JAKARTA - Presiden Amerika Serikat (AS) Donald Trump telah mengirimkan surat ke Presiden Prabowo Subianto soal penetapan tarif untuk Indonesia 32%. Tarif tersebut akan berlaku mulai 1 Agustus 2025.
Menanggapi hal tersebut, Wakil Ketua Umum Kamar Dagang dan Industri bidang Perindustrian Saleh Husin menyatakan kebijakan itu akan cukup berpengaruh terhadap daya saing produk ekspor Indonesia, mengingat AS adalah salah satu tujuan utama ekspor Indonesia.
Data BPS menunjukkan bahwa di 2024 nilai ekspor Indonesia ke AS mencapai USD28,18 miliar, tumbuh sebesar 9,27% jika dibandingkan dengan ekspor di 2023.
Kontribusinya pun cukup signifikan, yaitu mencapai 9,65% dari total ekspor Indonesia ke dunia.

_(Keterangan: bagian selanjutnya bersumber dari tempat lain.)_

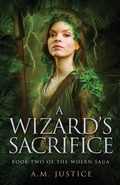 Cover: A Wizard's Sacrifice - WISE INK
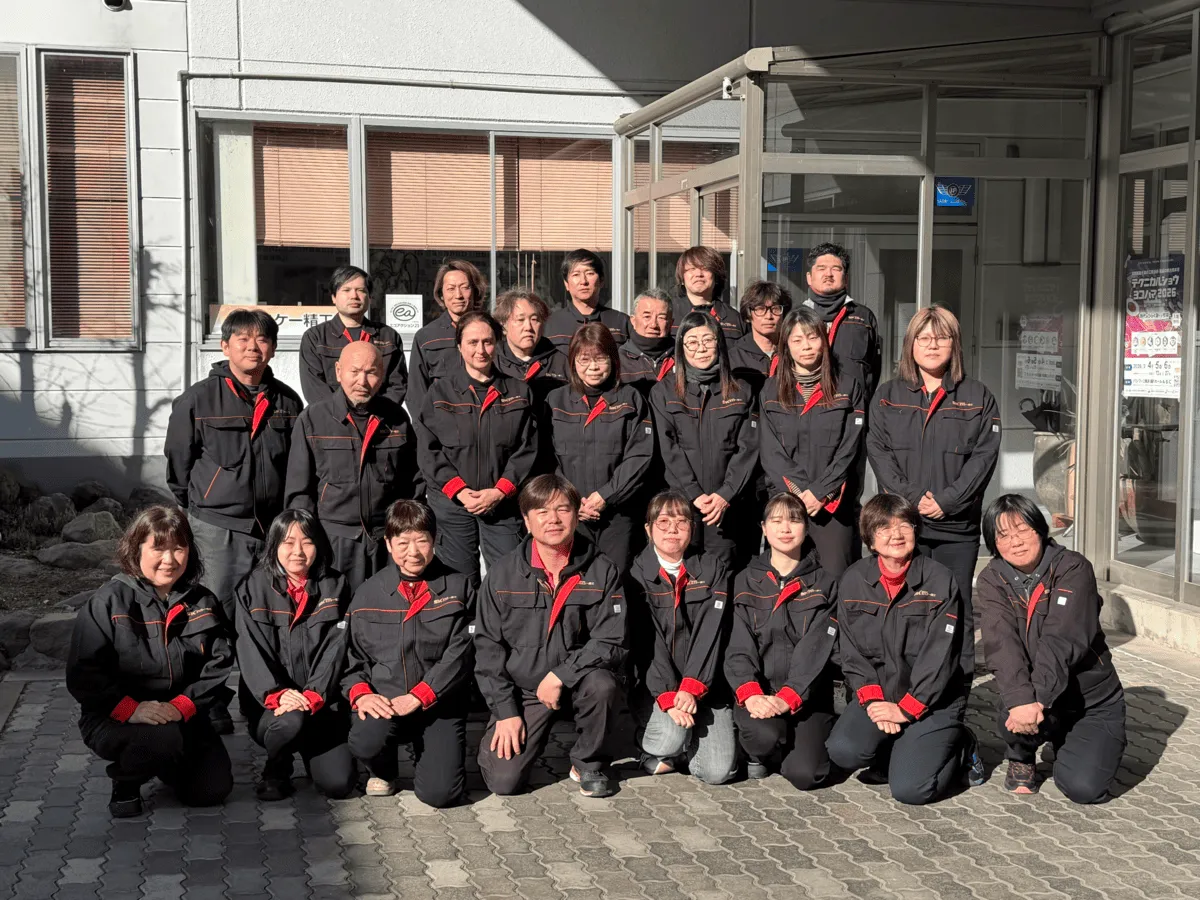 エスケー精工集合写真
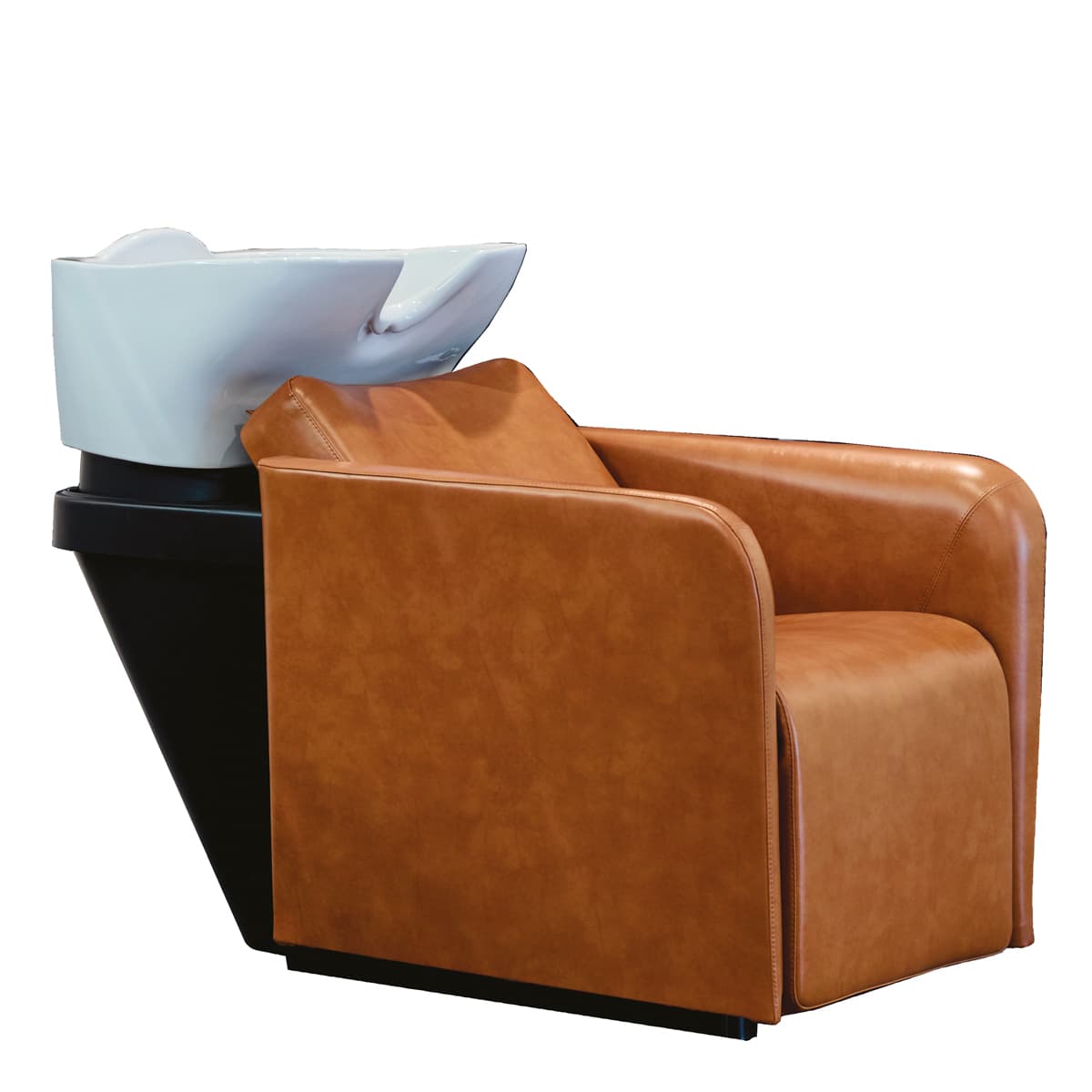 Wash Unit ALU WASH Stand Comfort Electric Leg Rest
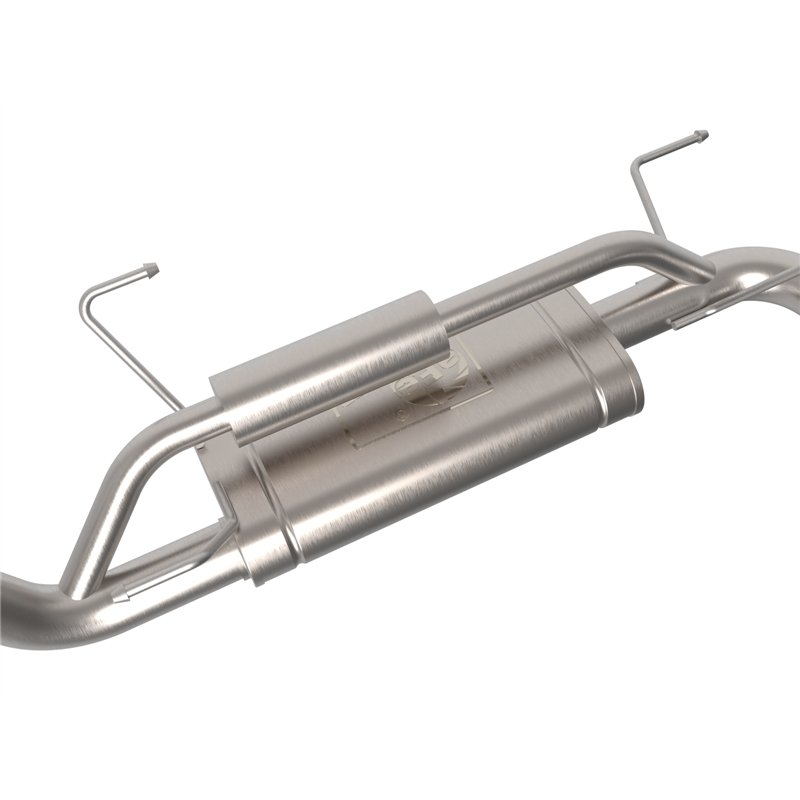 aFe Power | Vulcan Series 2-1/2 IN Stainless Steel Cat-Back Exhaust w/Black Tip - 4Runner 2.4T 2025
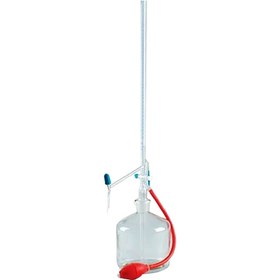 تصویر بورت اتوماتیک 25 سی سی شیر تفلون یونی گلس UNIGLASS Automatic Teflon Valve Burette 25 CC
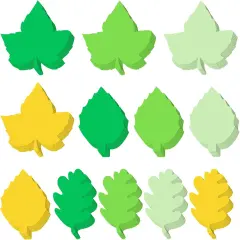 Leaf Cutouts for Fall Bulletin Board Decorations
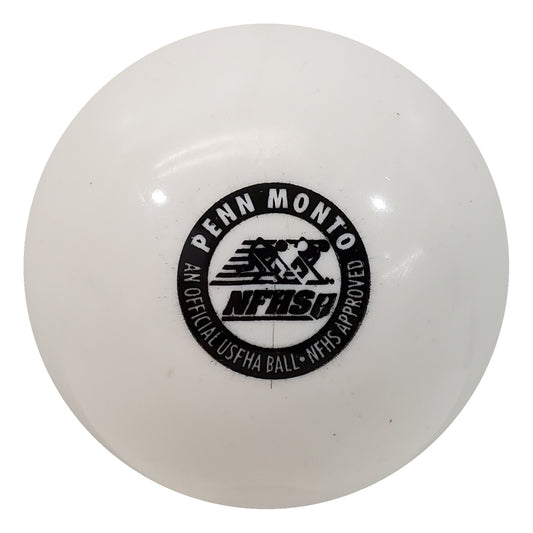 Penn Monto FPM500 Game Field Hockey Balls (Dozen) White
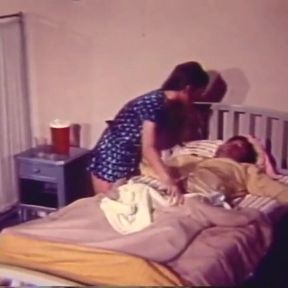 Fantastic Vintage Night Nurses Craving Cock in Hairy Pussy (full Movie)
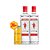 Combo 2x Gin Beefeater London Dry 750ml + 24und Red Bull Tropical 250ml - Imagem 1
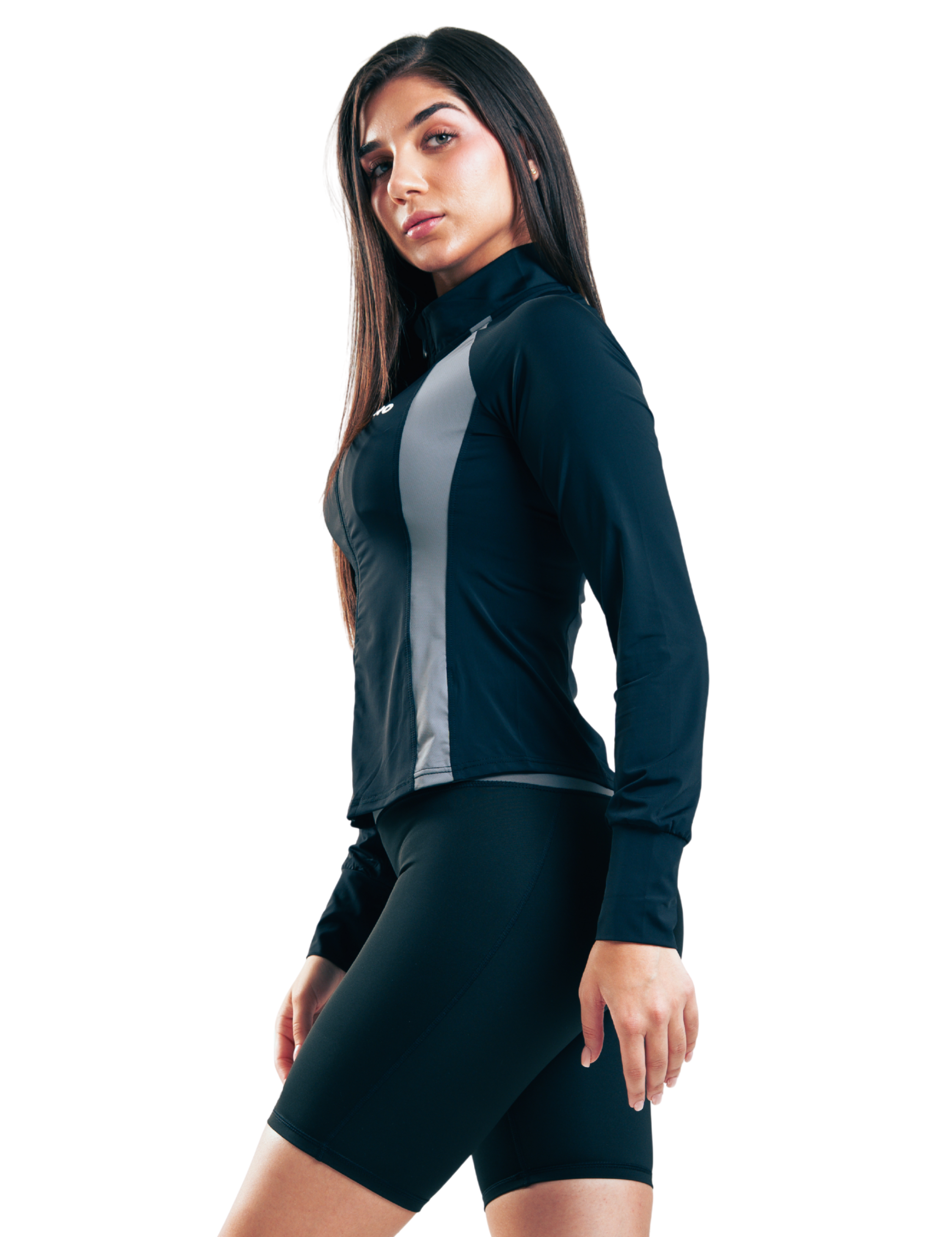 SUETER DE COMPRESION HERO UV NEGRO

“Penurunan daya saing karena tambahan tarif dikhawatirkan akan berpengaruh terhadap penurunan ekspor yang pada akhirnya akan berdampak kurang baik pada industri dalam negeri, khususnya yang berorientasi ekspor,” ujarnya dalam keterangan, Selasa (7/8/2025).
Dia menjelaskan tentu ada dampaknya, khususnya terhadap industri yang selama ini menjadikan AS menjadi tujuan ekspor utama. Tambahan tarif menyebabkan harga produk ekspor Indonesia menjadi relatif lebih mahal sehingga akan berdampak terhadap penurunan kinerja ekspor industri dalam negeri.
“Hal ini tentunya akan mengurangi laba yang diperoleh industri dalam negeri yang dalam jangka panjang bisa menyebabkan terjadinya PHK,” tuturnya.
Dia menuturkan tentunya beberapa produk utama ekspor Indonesia ke AS, seperti TPT, elektronik, alas kaki, dan perikanan.
Umumnya, industri yang bersifat padat karya sehingga akan berpotensi menimbulkan PHK jika kondisi ini terus berlangsung.
Kemudian pemerintah perlu memberikan insentif atau bantuan kepada industri dalam negeri yang terdampak untuk meminimalkan dampak negatif yang mungkin timbul.
Selain itu perlu menyusun strategi jangka panjang untuk mengurangi ketergantungan terhadap pasar AS dengan melakukan diversifikasi pasar ekspor.
”Pemerintah perlu mulai melakukan penjajakan dengan pasar-pasar nontradisional, seperti negara-negara di kawasan Afrika, Eropa Timur, Timur Tengah, Amerika Selatan, dan Asia Selatan. Hal yang tidak kalah penting adalah dengan mengoptimalkan penyerapan produk di pasar dalam negeri, misalnya dengan kebijakan TKDN pada pengadaan pemerintah,” pungkasnya.